This question is a follow-up from this thread
I'd like to perform three actions on a disk frame
- Count the distinct values of the field
id
grouped by two columns (key_a and key_b) - Count the distinct values of the field
id
grouped by the first of two columns (key_a) - Add a column with the distinct values for the first column / the distinct values across both columns
This is my code
my_df <-
data.frame(
key_a = rep(letters, 384),
key_b = rep(rev(letters), 384),
id = sample(1:10^6, 9984)
)
my_df %>%
select(key_a, key_b, id) %>%
chunk_group_by(key_a, key_b) %>%
# stage one
chunk_summarize(count = n_distinct(id)) %>%
collect %>%
group_by(key_a, key_b) %>%
# stage two
mutate(count_summed = sum(count)) %>%
group_by(key_a) %>%
mutate(count_all = sum(count)) %>%
ungroup() %>%
mutate(percent_of_total = count_summed / count_all)
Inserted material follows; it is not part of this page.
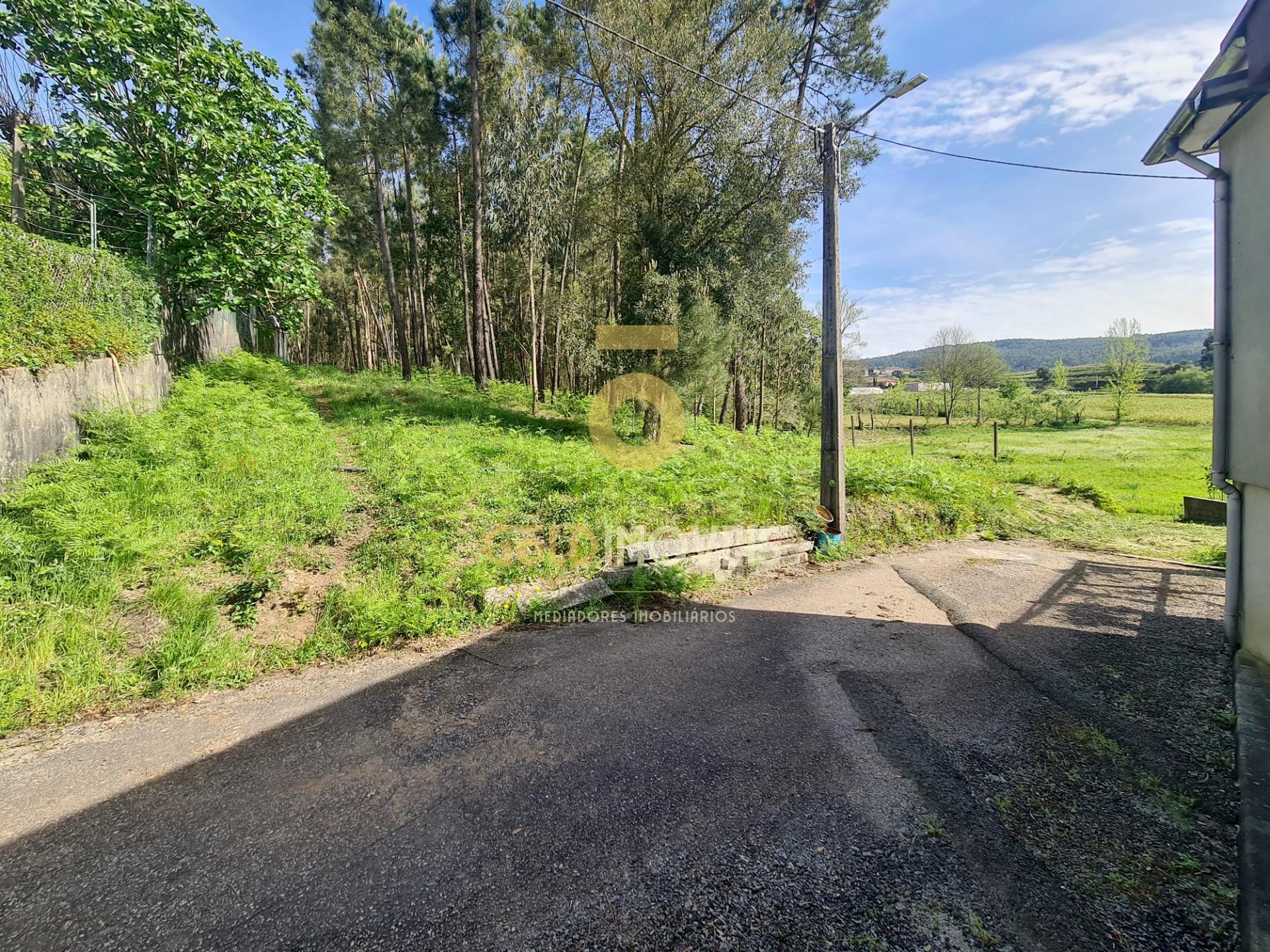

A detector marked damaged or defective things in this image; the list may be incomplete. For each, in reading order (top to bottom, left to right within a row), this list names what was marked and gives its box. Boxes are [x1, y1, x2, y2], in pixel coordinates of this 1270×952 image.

cracked asphalt [0, 540, 1234, 949]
My data is in the format of a disk frame, not a data frame, and it has 100M rows and 8 columns.
I'm following the two step instructions described in this documentation
I'm concerned that the collect
will crash my machine since it brings everything to ram
Do I have to use collect
in order to use dplyr group bys in disk frame?